A roguelite that strips the genre down to pure dopamine and wraps it in Fire Emblem-style tactical combat sounds absurd on paper. Astral Throne II: Age of the Phoenix is that game, and it just locked in a July 13, 2026 release window.
The developer describes the core loop as catching enemies on a grid, surviving a timer, picking a buff, and repeating until inevitable death. It’s wrapped in a continent-spanning revenge narrative written by award-winning fantasy novelist Shami Stovall, creator of the Firth Chronicles and Chronos Chronicles.
You build a team of memorable characters, deepen relationships between runs through a romance-capable bond system, and fight tightly designed turn-based tactical battles that incorporate weapon and magic triangles, permadeath, and synergistic skill combinations across hundreds of items and abilities.

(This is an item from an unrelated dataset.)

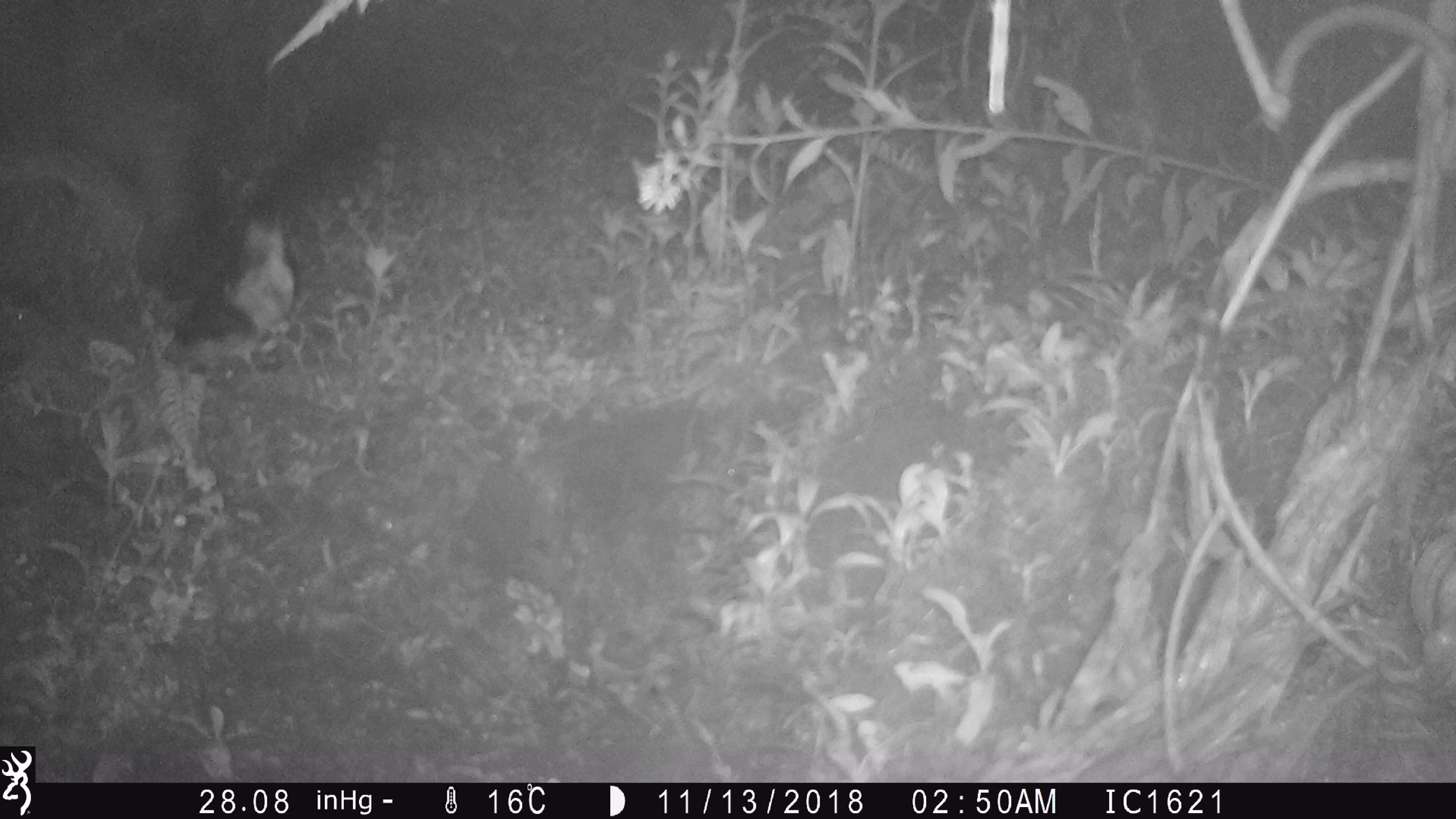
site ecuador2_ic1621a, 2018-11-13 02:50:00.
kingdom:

What makes this different from standard roguelikes is the procedurally generated world map means no two runs look identical. Meta-progression also ties directly to narrative progression through an act-based structure rather than stat grinding. Character unlocks and relationship deepening happen at camp between runs, grounding the arcade chaos in RPG stakes.
A free beta is currently available on Steam, letting interested players test the blend before the full release. The developer has emphasized the game’s visual feedback and “psychedelic chaos” as intentional design pillars, not accidents.
The game exists at the intersection of roguelike accessibility and strategic depth. Whether that combination holds up depends entirely on execution.